BEGIN Listed records
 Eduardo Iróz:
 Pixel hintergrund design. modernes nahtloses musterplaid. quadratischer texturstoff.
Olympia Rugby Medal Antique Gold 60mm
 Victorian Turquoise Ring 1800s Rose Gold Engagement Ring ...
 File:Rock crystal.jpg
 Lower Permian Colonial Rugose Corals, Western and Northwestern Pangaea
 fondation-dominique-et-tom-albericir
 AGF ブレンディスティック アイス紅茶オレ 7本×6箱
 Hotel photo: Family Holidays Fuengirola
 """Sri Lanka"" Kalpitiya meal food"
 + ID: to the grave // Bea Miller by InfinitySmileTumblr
END Listed records
BEGIN Listed records
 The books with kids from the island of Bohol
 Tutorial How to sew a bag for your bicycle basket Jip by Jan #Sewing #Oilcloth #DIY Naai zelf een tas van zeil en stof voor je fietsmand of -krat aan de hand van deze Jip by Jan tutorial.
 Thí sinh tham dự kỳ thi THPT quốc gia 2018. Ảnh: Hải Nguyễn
END Listed records
BEGIN Listed records
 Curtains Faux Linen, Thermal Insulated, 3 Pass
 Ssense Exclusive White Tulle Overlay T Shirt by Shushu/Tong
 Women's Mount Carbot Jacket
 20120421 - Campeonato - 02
END Listed records
• Required work
Given the records above, reproduce precisely and only the lines between the line holding "fondation-dominique-et-tom-albericir" and the line holding "Miller by InfinitySmileTumblr", inclusive.

• Exercise output
 fondation-dominique-et-tom-albericir
 AGF ブレンディスティック アイス紅茶オレ 7本×6箱
 Hotel photo: Family Holidays Fuengirola
 """Sri Lanka"" Kalpitiya meal food"
 + ID: to the grave // Bea Miller by InfinitySmileTumblr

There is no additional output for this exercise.